Five Candidates Vie For At-Large Seats On Mecklenburg County Board Of Commissioners
Three at-large seats are up for grabs this election on the Mecklenburg County Board of Commissioners, which sets the county's budget and policies. Five candidates participated in a debate Tuesday at WTVI. One of the ways they differentiated themselves was on the referendum to increase the county sales tax.
The three Democratic candidates say they'll vote yes on a quarter cent increase to the county sales tax. Commissioners have promised that 80 percent of the new revenue would go to raises for Charlotte-Mecklenburg school employees. Central Piedmont Community College, arts institutions and libraries would share the rest.
Incumbent Trevor Fuller is current chair of the board of commissioners, and he led the drive to put the referendum on the ballot.
"We must pay our teachers, but more than that, we need to pay our bus drivers, our cafeteria workers, our custodial staff," he said. "We need to do this in order to maintain the strength of our educational system."
Another Democrat, Ella Scarborough, is a former five-term member of the Charlotte City Council. She's been out of politics since 2001, when she lost the mayor's race to Pat McCrory.
Scarborough supports the sales tax increase.
"If education is, in fact, number one, then we must put money in number one," she said.
The third Democratic candidate is incumbent Pat Cotham, former chair of the county commission. Her fellow Democratic commissioners removed her from the leadership position last year after several felt left out of the process of picking a new county manager.
Cotham said she'll vote for the sales tax increase, but it's not ideal.
"Because this is iffy, and I think the teachers deserve something much better than this," she said. "But it is what we have, and I'm disappointed in that, but I will support it."
Cotham called it "iffy" because commissioners would control where the additional revenue goes. By law, sales tax revenue can't be restricted to certain things.
That's part of the reason the Republican candidates don't support the referendum. Emily Zuyus is a small business owner and CMS parent.
"The community was not involved with this decision," she said. "There's no guarantee that the money is actually going to go as it says it will."

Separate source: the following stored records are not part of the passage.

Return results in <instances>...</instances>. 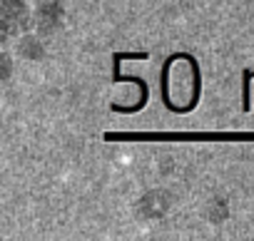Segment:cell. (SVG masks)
I'll list each match as a JSON object with an SVG mask.
<instances>
[{"mask_svg":"<svg viewBox=\"0 0 254 241\" xmlns=\"http://www.w3.org/2000/svg\"><path fill=\"white\" fill-rule=\"evenodd\" d=\"M202 95L199 62L190 52H175L162 65V104L170 112H192Z\"/></svg>","mask_w":254,"mask_h":241,"instance_id":"obj_1","label":"cell"},{"mask_svg":"<svg viewBox=\"0 0 254 241\" xmlns=\"http://www.w3.org/2000/svg\"><path fill=\"white\" fill-rule=\"evenodd\" d=\"M107 142H254V132H107Z\"/></svg>","mask_w":254,"mask_h":241,"instance_id":"obj_2","label":"cell"},{"mask_svg":"<svg viewBox=\"0 0 254 241\" xmlns=\"http://www.w3.org/2000/svg\"><path fill=\"white\" fill-rule=\"evenodd\" d=\"M0 18H3V35L8 40L10 33L15 30H25L28 28V8L23 0H3V10H0Z\"/></svg>","mask_w":254,"mask_h":241,"instance_id":"obj_3","label":"cell"},{"mask_svg":"<svg viewBox=\"0 0 254 241\" xmlns=\"http://www.w3.org/2000/svg\"><path fill=\"white\" fill-rule=\"evenodd\" d=\"M63 5L60 0H38V10H35V25L40 33H53L60 23Z\"/></svg>","mask_w":254,"mask_h":241,"instance_id":"obj_4","label":"cell"},{"mask_svg":"<svg viewBox=\"0 0 254 241\" xmlns=\"http://www.w3.org/2000/svg\"><path fill=\"white\" fill-rule=\"evenodd\" d=\"M18 55L28 57V60H38V57H43V43L35 35H23L18 40Z\"/></svg>","mask_w":254,"mask_h":241,"instance_id":"obj_5","label":"cell"}]
</instances>
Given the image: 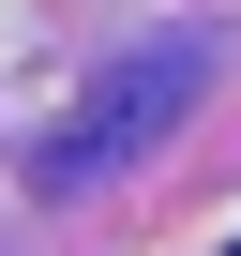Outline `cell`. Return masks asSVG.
Masks as SVG:
<instances>
[{
	"mask_svg": "<svg viewBox=\"0 0 241 256\" xmlns=\"http://www.w3.org/2000/svg\"><path fill=\"white\" fill-rule=\"evenodd\" d=\"M181 76H196V46H151V60H120V76L90 90L106 120H90V136H76L60 166H106V151H136V136H151V120H166V90H181Z\"/></svg>",
	"mask_w": 241,
	"mask_h": 256,
	"instance_id": "1",
	"label": "cell"
}]
</instances>
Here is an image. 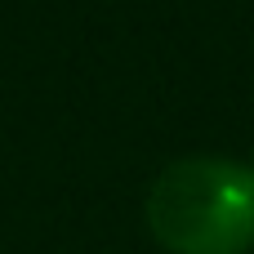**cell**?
<instances>
[{"label":"cell","instance_id":"obj_1","mask_svg":"<svg viewBox=\"0 0 254 254\" xmlns=\"http://www.w3.org/2000/svg\"><path fill=\"white\" fill-rule=\"evenodd\" d=\"M147 228L170 254H246L254 246V170L183 156L147 192Z\"/></svg>","mask_w":254,"mask_h":254},{"label":"cell","instance_id":"obj_2","mask_svg":"<svg viewBox=\"0 0 254 254\" xmlns=\"http://www.w3.org/2000/svg\"><path fill=\"white\" fill-rule=\"evenodd\" d=\"M250 170H254V165H250Z\"/></svg>","mask_w":254,"mask_h":254}]
</instances>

Fellow Republican Scott Carlisle agreed. He's been involved with the county's Republican Party since he was young. He also raised this point:
"More importantly, it's a regressive tax," he said. "It unfairly harms the poor and lower classes." That's because poor families pay a larger share of their income in sales taxes than wealthy families do.
Carlisle and Zuyus agreed that if voters pass the referendum, they'll fight to ensure the money goes where commissioners promised it would.
Here are some of the other topics the candidates debated:
-Zuyus and Carlisle said that lowering the property tax rate would make Mecklenburg County more attractive to businesses.
-Cotham said that the county is making progress in its recovery, and she praised CPCC for the workforce training it provides.
-Fuller said prosperity starts with the education system, so the county needs to continue investing in it.
-Scarborough said when companies move here, the county needs to make sure they're creating new jobs and not just bringing people in from elsewhere.
Parks And Recreation
-Scarborough wants to put more money into the system.
-Zuyus is pleased the county has increased funding for it and emphasized the time to buy land is now because of how quickly the county is developing.
-Cotham and Fuller echoed Zuyus' point.
-Carlisle pointed out the parks and rec department creates opportunities to work with at-risk youth.
-Zuyus said the county needs to work on its digital offerings.
-Carlisle said free Internet and computers at the libraries are crucial for some people who are out of work.
-Cotham said the county should study libraries in other places that put a bigger emphasis on digital offerings.
-Fuller said this is another example of why sales tax referendum is important because libraries would get more money.
-Scarborough said the county needs to make sure it stays current with digital offerings or else residents will fall behind.
Smoking Ban On Government Grounds And At Most Parks
-Carlisle and Zuyus are concerned it could be an overreach.
-Cotham was initially concerned about overreach but thinks the revised policy is reasonable.
-Scarborough said there should just be designated smoking areas instead of a ban.
-Fuller supports a complete ban but is willing to accept a compromise.
They all agreed that pre-kindergarten is important, poverty is a still a problem, and the county's top priority for capital investment should be acquiring land for parks.
You can watch their full debate this Sunday on WTVI.